The 411: Free text messages

Every two weeks, CNET editor Nicole Lee answers your questions about cell phones and cell phone accessories in The 411.

Nicole Lee Former Editor
Nicole Lee is a senior associate editor for CNET, covering cell phones, Bluetooth headsets, and all things mobile. She's also a fan of comic books, video games, and of course, shiny gadgets.
Nicole Lee
3 min read

Welcome to the 411, my Q&A column answering all your questions about cell phones and cell phone accessories. At times, I might solicit answers from readers if I'm stumped. Send your questions and comments to me at nicole.lee@cnet.com. If you prefer to remain anonymous, let me know in the e-mail.

I'm trying to reduce my monthly cell phone bill, and I've heard that there's a way to send text messages for free. Have you heard about this, and could you tell me how to do so? Brad, via e-mail.

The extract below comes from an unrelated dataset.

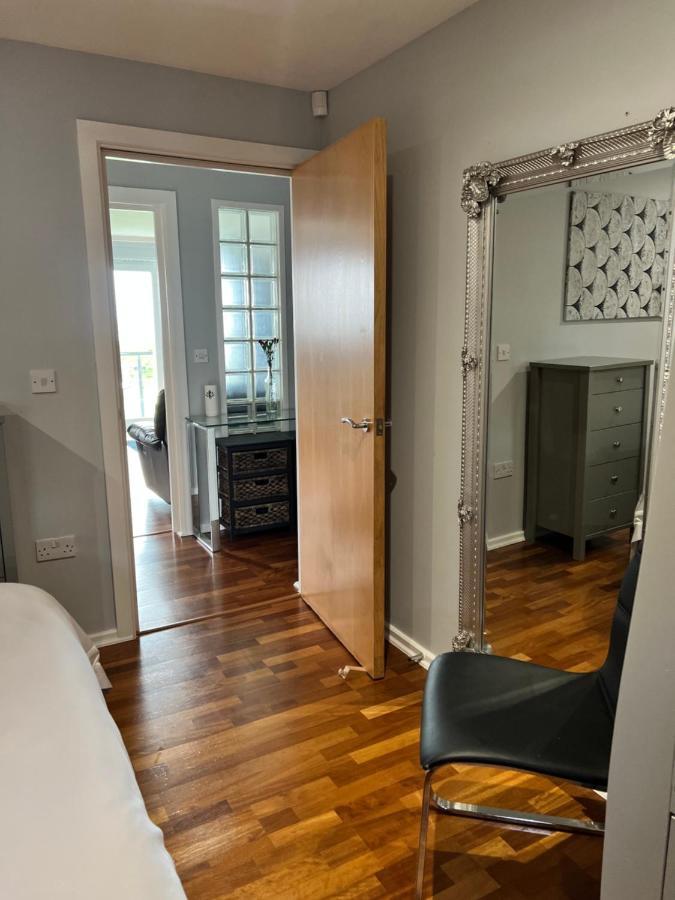 Cockledora, A Luxury Ground Floor Beachfront Apartment Llanelli Eksteriør bilde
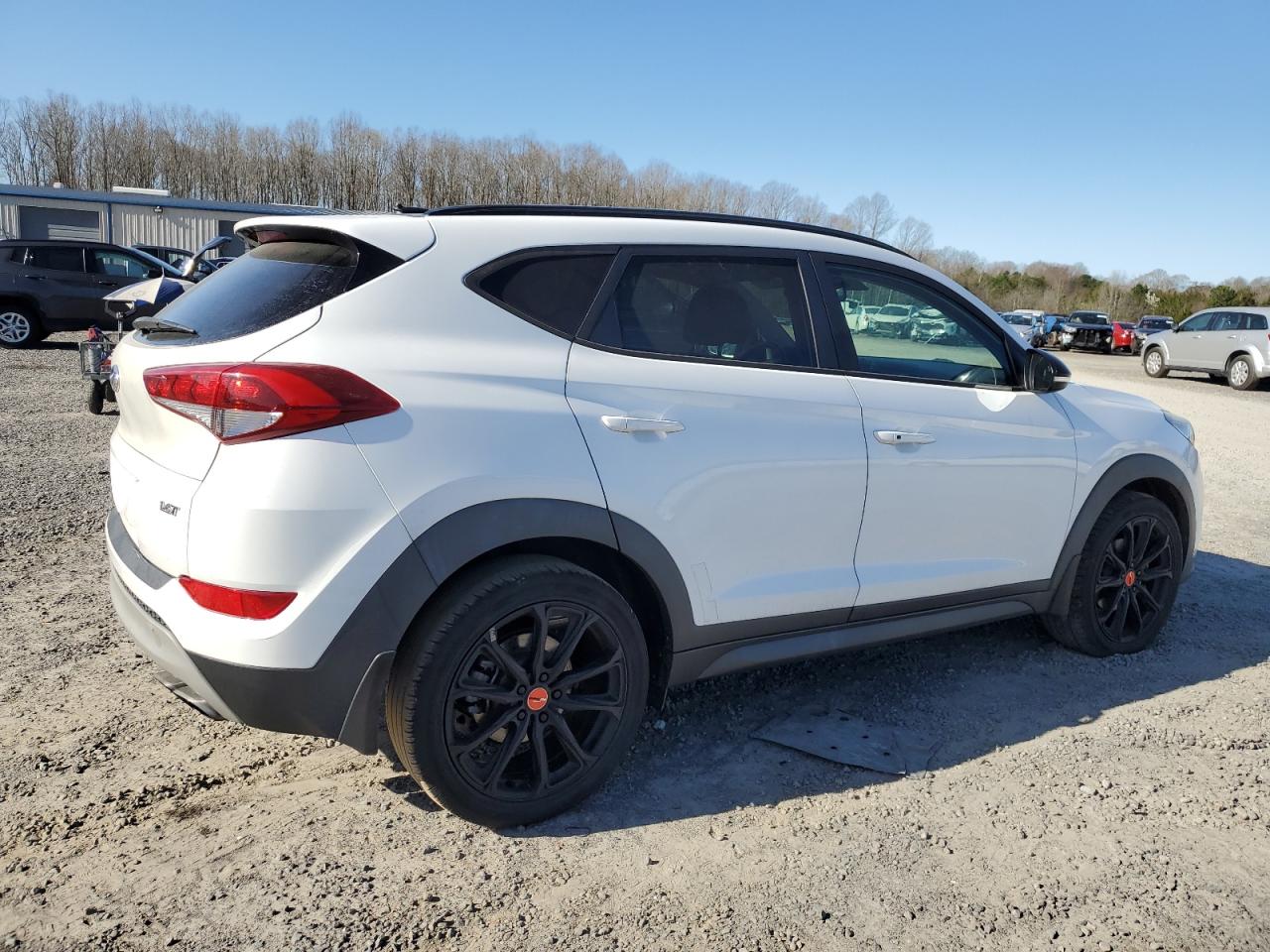 Photo 2 VIN: KM8J33A22HU539040 - HYUNDAI TUCSON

Yes, there are indeed a few ways you can send and receive text messages for free. It's a little more complicated of course, but it's possible. One way is to send an e-mail instead of a text message--most cell phone numbers are associated with an e-mail address, and if you send an e-mail to that address, the person will receive it as a text message. Different providers have different e-mail address formats; AT&T customers have 10digitphonenumber@txt.att.net, and Verizon customers have 10digitphonenumber@vtext.com. You can check the e-mail address format for your phone carrier here. You will of course need a data plan for sending e-mail, but it won't be billed as a text message.

Another way to do it is via instant messaging. You can do this using Google chat or AOL Instant Messenger. Just enter in your recipient's phone number in the To field and he or she will receive a text message from your IM handle. Finally, you can use a variety of online services to send and receive your text messages. If you have a Google Voice number, for example, you can use the Google Voice service to send and receive text messages for free. You do need to use the Web interface, which can be a little slow, and if you opt to have those messages sent to your phone, you'll still have to pay for them. Other online services that let you send and receive free text messages include Textfree and Textplus, both of which have apps for the iPhone. You can choose other online services as well, but most of them do require you to access a Web interface of some kind, so bear that in mind.

When is the Nexus One for Verizon coming?? I've been waiting forever! Melissa, via e-mail.

A few days ago, I would say that it would be any day now. Today, however, I would say that the answer is that it's most certainly not. Both Verizon and Google have announced that instead of offering the Nexus One to Verizon customers, Google is recommending the HTC Droid Incredible instead. But don't fret; this could be a good thing. Our own Bonnie Cha has professed her preference for the Droid Incredible and has said that HTC's Sense UI does great things to the Android platform and that the Incredible in general is a better smartphone in specs alone. Still, this does mean it's locked to Verizon so it's up to you on whether you would want a locked or unlocked phone, and whether you prefer the HTC UI over Google's own interface.